**TASKS:**
**a.** In the reed villages passage, about how far had the village moved from its first site when the writer tracked it down?
**b.** Extend the passage on Marsh Arab reed villages, picking up after its final sentence.

**READING TEXT:**
::::
Another feature of the Narrows is the reed villages. This, of course, does not exclusively belong to this region, but it is here, when tied up to the bank, that the best opportunity of a close view is taken.

That houses can be built in practically no time and out of almost anything has been abundantly claimed at home by numerous enterprising firms by ocular demonstration at the Building Trades and Ideal Home Exhibitions. Cement guns and climbing scaffolding, we are assured, will raise crops of mansions at a prodigious pace, and the housing problem is all but solved. If we have not noticed many new houses it is not for want of inventors. Yet the best of these efforts is elaborately cumbersome compared with housing schemes on these flat lands bordering the Tigris and Euphrates. Not only has the Marsh Arab evolved a style of dwelling that can be built in a night, but he can boast of a device still more alluring in its naivity and utility—the Portable Village!



I once made a sketch of a Marsh Arabs' village at evening (reproduced facing p. 34), and on returning thither on the following morning to verify certain details, I found it had gone! I succeeded in tracking it down again by the afternoon, about ten miles from its former situation, and found the mayor (or whatever the Marsh-Mesopotamian equivalent may be) inspecting the finishing touches being made to the borough. Of course it is frightfully muddling, all this moving about of villages, to the stranger who is not keeping a sharp look-out and marking well such impromptu geographical activity.

Along the shores of the rivers of Mesopotamia and in the innumerable lagoons and backwaters that abound can be found large areas of tall reeds, ranging from quite slight rushes to canes twenty feet high. It is with such material the Marsh Arab builds. The long rods he bends into arches like croquet hoops. On this skeleton, not unlike the ribs of a boat turned upside down, he stretches large mats woven out of rushes. At the ends he builds up a straight wall of reed straw bound up in flat sheaves. An opening is left for an entrance, a mat, sometimes of coloured material, doing duty for a door.

So much for the principal and removable part of the village. However, the town planner will add to this by improvising mud enclosures for animals, and an occasional wall and "tower." The mud is mixed with cut grass and reeds, quickly drying into a hard substance, and sufficiently permanent for anything that such a temporary village requires.
::::
**SUPPLIED ENTRIES:**
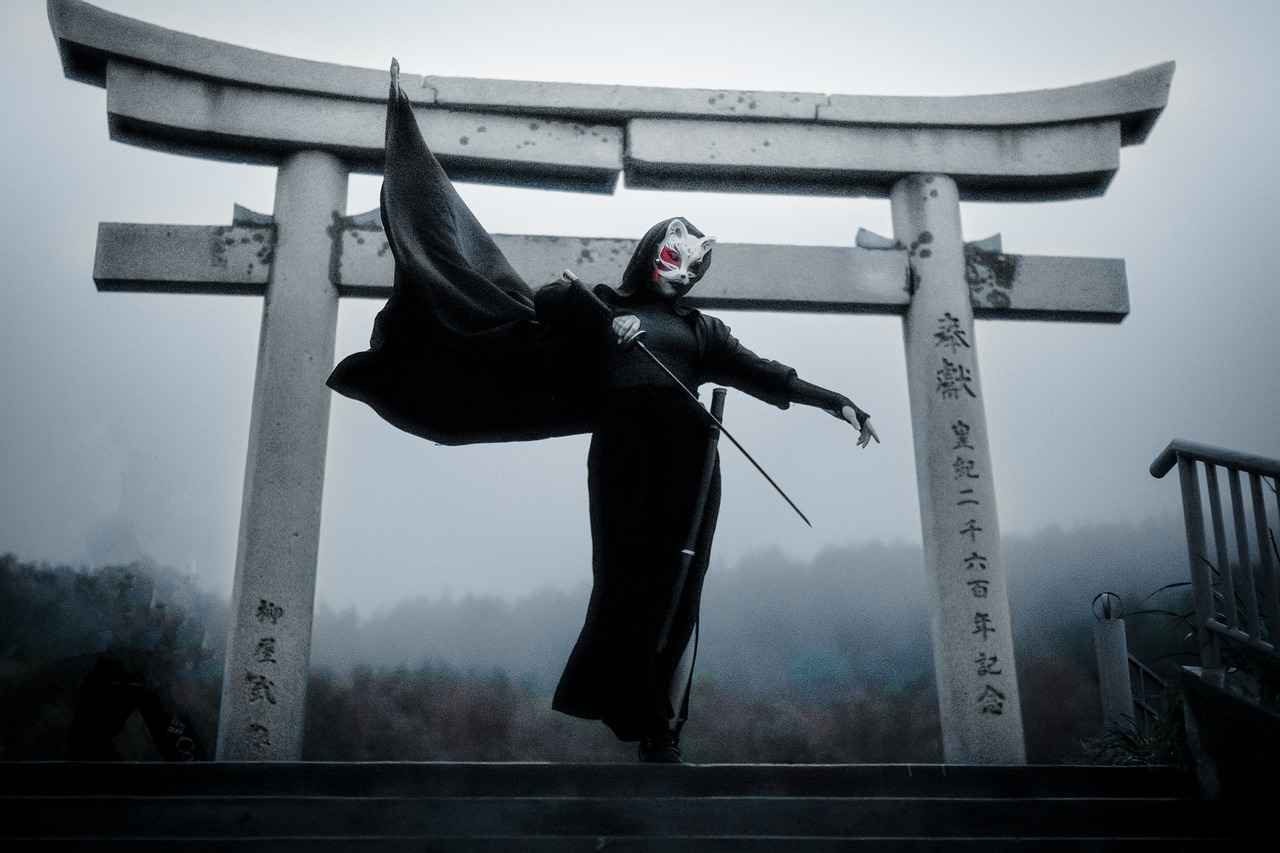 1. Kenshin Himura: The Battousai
::::
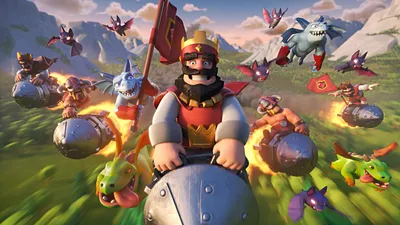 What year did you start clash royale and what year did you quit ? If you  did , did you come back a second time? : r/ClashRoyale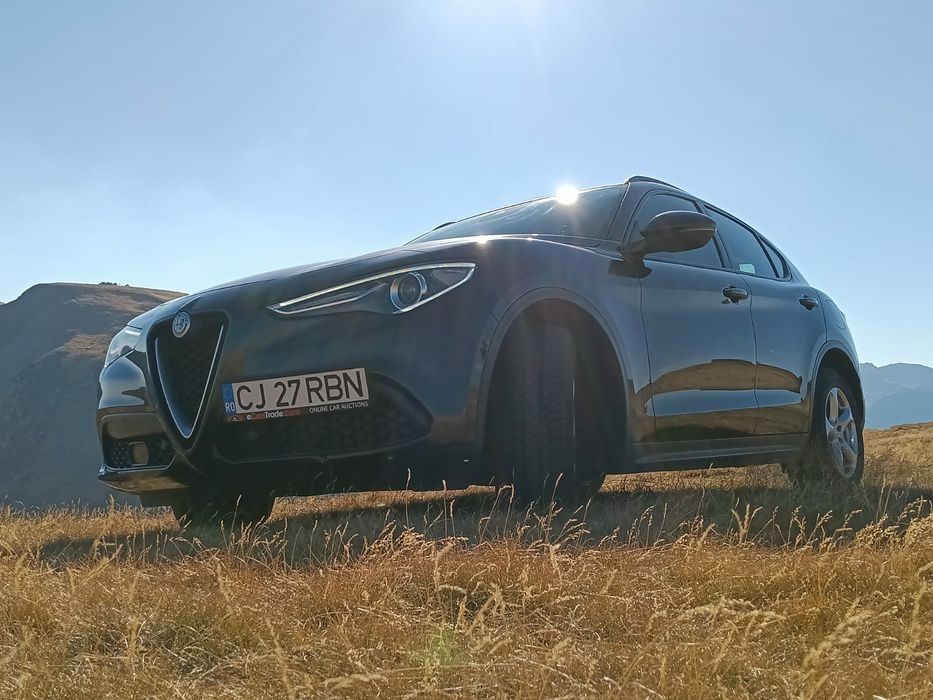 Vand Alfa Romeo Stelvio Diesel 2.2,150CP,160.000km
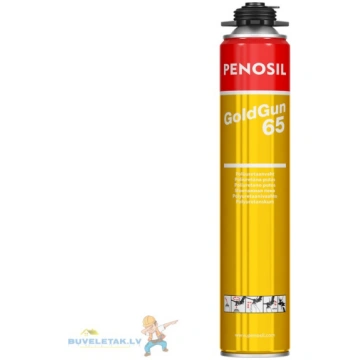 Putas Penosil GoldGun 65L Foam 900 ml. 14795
::::
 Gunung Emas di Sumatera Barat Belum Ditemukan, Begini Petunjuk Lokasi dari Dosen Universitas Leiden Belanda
::::
**RESPONSES BY TASK:**
**a.** About ten miles.

**b.**
In the bright sunlight of the Mesopotamian plains, and probably also on account of their prominence at a distance over the flat land, some of these mud buildings look quite imposing. I remember once approaching a city with ramparts, towers, and formidable walls which, on close inspection, turned out to be a small mud enclosure of the most decrepit kind.

Great changes have been made in the rule of the waterways of Mesopotamia. Sinbad the Sailor has given place to Sinbad the Soldier, the Inland Water Transport.

We have learnt, as we were advised to do in regard to the things of Mesopotamia, to think amphibiously.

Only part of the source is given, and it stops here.